The overall goal is "compile a list of therapies. Questions can be prompted by the invocation of rules, to find out necessary data, to avoid unnecessary questions. It does this by manipulating its record of the rules it invoked, the goal it was trying to achieve, the information it was trying to discover. Can also answer general questions e. The Rule Acquisition System Experts can enter new rules or edit existing rules. The system automatically adds the new rule to.
Written in Lisp, a language a set of languages, actually geared towards artificial intelligence, MYCIN was one of the pioneering expert systems, and was the first such system implemented for the medical field. The case histories of ten patients with different types of meningitis were submitted to MYCIN as well as to eight human physicians, including a resident, a research fellow, and five faculty specialists in infectious disease. Both MYCIN's and the human physician's recommendations as well as a record of the treatment actually received by the patients were sent to eight non-Stanford specialists, completely unidentified as to which recommendation was MYCIN's and which were authored by the physicians.
The outside specialists gave MYCIN the highest score as far as accuracy of diagnosis and effectiveness of treatment. A knowledge base which stores the information the expert system "knows", much of which is derived from other information in the knowledge base.
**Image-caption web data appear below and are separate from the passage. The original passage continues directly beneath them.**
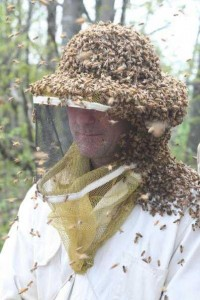 Honey bees swarming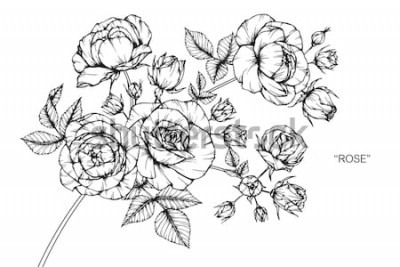 Adesivo Fiori rosa disegno e schizzo con line art su sfondi bianchi.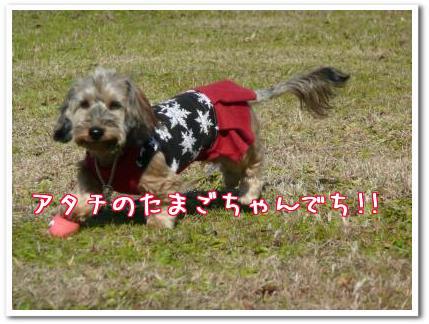 iYd1Geg5.jpg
An inference engine to derive knowledge from the presently known knowledge in the knowledge base. Humans interface with MYCIN by answering a series of diagnostic questions akin to what a physician may ask a patient, as well as prompting for relevant test results. MYCIN takes this data. The science of the generation of these rules is known as "knowledge engineering". MYCIN uses a modification of the method of reasoning called "backward chaining" to search its knowledge base.
In some cases this can be affected merely by changing the knowledge base. This wasn't because of any weakness in its 4. As mentioned, in tests it outperformed members of the Stanford medical school faculty.
Some observers raised ethical and legal issues related to the use of computers in medicine if a program gives the wrong diagnosis or recommends the wrong therapy, who should be held responsible? However, the greatest problem, and the reason that MYCIN was not used in routine practice, was the state of technologies for system integration, especially at the time it was developed.
The program ran on a large time-shared system, available over the early Internet ARPANet , before personal computers were developed. In the modern era, such a system would be integrated with medical record systems, would extract answers to questions from patient databases, and would be much less dependent on physician entry of information. In the s, a session with MYCIN could easily consume 30 minutes or morean unrealistic time commitment for a busy clinician.
MYCIN's greatest influence was accordingly its demonstration of the power of its representation and reasoning approach. Rule-based systems in many non-medical domains were developed in the years that followed MYCIN's introduction of the approach. A difficulty that rose to prominence during the development of MYCIN and subsequent complex expert systems has been the extraction of the necessary knowledge for the inference engine to use from the human expert in the relevant fields into the rule base the so-called knowledge engineering.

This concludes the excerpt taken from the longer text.